I've noticed that using certain functions in affy and oligo (eg
oligo::read.celfiles and affy::bg.correct) start with downloading another
package and end with either R crashing or a warning that -after
installation succeeded- the package is not available. After which using
some functions of both packages still crash R.

The warning I get when trying oligo::read.celfiles() on a single CEL file
right after installing it about the pd.hugene.1.0.st.v1 package. The even
more annoying thing is that on my machine it insists on building from
source, whereas on another Windows machine without Rtools, it downloads a
binary.

Reason it frustrates the heck out of me, is that both affy and oligo
crashed the R session in different ways. During installation of a package,
during use of a function, and at different points when comparing my machine
with the one of our students.
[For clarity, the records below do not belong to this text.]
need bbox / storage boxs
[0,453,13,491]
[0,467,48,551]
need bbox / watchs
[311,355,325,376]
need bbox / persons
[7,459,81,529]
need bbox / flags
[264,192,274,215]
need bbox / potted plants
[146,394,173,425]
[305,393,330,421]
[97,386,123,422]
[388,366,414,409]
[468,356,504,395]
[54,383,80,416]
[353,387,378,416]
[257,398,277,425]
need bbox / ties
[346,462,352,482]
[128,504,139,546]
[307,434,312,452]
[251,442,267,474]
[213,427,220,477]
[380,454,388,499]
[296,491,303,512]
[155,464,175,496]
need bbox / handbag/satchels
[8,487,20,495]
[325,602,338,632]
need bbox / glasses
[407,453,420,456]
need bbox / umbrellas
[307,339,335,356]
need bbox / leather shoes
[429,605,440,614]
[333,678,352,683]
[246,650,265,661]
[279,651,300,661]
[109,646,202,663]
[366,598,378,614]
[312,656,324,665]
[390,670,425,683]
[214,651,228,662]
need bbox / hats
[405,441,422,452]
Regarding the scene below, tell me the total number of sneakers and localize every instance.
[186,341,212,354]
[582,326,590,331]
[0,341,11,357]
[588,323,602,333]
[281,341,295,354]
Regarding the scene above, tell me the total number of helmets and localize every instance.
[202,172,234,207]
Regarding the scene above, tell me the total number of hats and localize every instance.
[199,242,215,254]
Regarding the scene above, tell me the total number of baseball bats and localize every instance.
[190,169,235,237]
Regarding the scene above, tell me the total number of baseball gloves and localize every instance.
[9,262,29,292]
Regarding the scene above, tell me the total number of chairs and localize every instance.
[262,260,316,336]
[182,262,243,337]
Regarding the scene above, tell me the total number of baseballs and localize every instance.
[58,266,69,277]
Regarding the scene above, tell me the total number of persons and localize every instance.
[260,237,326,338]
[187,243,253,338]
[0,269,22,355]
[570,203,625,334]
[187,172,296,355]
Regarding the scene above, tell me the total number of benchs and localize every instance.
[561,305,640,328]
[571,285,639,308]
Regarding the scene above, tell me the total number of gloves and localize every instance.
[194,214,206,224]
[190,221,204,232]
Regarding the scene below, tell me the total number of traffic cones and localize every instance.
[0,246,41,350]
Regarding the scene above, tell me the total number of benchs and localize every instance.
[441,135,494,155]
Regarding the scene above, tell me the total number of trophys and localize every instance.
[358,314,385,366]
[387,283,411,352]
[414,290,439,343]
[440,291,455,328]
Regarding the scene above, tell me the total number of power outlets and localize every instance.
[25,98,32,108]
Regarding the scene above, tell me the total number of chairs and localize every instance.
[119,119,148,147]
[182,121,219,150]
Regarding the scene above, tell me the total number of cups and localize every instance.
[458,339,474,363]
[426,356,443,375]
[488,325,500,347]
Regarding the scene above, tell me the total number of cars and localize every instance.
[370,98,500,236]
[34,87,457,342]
The culprit seems to be in one of the
underlying packages, but I wasn't even able to detect which package is the
culprit, let alone which function crashes everything.

Is there a way around this so I can ensure that at least I have the same
setup as they have and I can try to come up with a reproducible example to
report this critical bug?

Thank you in advance
Joris





This email message may contain legally privileged and/or confidential information.  If you are not the intended recipient(s), or the employee or agent responsible for the delivery of this message to the intended recipient(s), you are hereby notified that any disclosure, copying, distribution, or use of this email message is prohibited.  If you have received this message in error, please notify the sender immediately by e-mail and delete this email message from your computer. Thank you.
#
I think there are multiple complaints here, so I'll take them one at a time.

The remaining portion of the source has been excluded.